Penangkapan dilakukan dini hari sekitar pukul 02.00 WITA di Kampus FKIP Unmul, Jalan Banggeris, Samarinda. Para mahasiswa yang berasal dari lintas fakultas itu langsung digiring ke Mapolres Samarinda untuk menjalani pemeriksaan.
Pendamping hukum dari LBH Samarinda, Irfan Ghazy, menyebut polisi menuduh para mahasiswa tengah mempersiapkan aksi dengan membawa bom molotov.
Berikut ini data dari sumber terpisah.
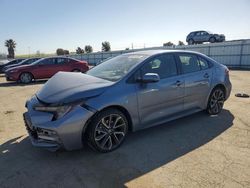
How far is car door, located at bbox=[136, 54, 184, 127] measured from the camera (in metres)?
4.17

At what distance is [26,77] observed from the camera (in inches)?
528

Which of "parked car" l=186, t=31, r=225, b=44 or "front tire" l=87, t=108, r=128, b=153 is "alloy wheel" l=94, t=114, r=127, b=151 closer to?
"front tire" l=87, t=108, r=128, b=153

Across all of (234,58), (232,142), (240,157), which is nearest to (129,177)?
(240,157)

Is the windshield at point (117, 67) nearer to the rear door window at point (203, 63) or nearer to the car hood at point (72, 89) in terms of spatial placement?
the car hood at point (72, 89)

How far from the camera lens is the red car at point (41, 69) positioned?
13305 mm

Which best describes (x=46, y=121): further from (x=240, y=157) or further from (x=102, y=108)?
(x=240, y=157)

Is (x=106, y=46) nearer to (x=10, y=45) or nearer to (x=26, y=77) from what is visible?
(x=10, y=45)

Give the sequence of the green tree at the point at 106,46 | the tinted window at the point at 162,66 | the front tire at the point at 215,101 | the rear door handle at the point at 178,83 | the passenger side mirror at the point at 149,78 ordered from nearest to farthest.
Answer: the passenger side mirror at the point at 149,78
the tinted window at the point at 162,66
the rear door handle at the point at 178,83
the front tire at the point at 215,101
the green tree at the point at 106,46

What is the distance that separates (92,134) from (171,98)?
1.75 metres

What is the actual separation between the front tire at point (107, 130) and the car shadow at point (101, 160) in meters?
0.14

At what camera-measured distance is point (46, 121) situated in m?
3.43

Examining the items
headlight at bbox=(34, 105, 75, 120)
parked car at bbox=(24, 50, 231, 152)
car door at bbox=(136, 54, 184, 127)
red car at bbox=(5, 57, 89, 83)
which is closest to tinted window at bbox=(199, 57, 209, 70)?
parked car at bbox=(24, 50, 231, 152)

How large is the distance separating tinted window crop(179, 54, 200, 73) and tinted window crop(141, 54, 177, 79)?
263 mm

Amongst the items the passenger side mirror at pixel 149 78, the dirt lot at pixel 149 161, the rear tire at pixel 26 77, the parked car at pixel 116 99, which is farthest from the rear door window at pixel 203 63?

Namun, ia menegaskan bahwa seluruh yang diamankan adalah mahasiswa Unmul.
“Sekarang mereka masih diperiksa di Polres Samarinda,” ujar Irfan saat dikonfirmasi, Senin (1/9/2025).
Diketahui, Aliansi Mahakam yang beranggotakan mahasiswa dan organisasi masyarakat sipil sebelumnya telah mengumumkan rencana aksi di depan DPRD Kaltim hari ini, dengan membawa sejumlah tuntutan terkait isu daerah maupun nasional.(*)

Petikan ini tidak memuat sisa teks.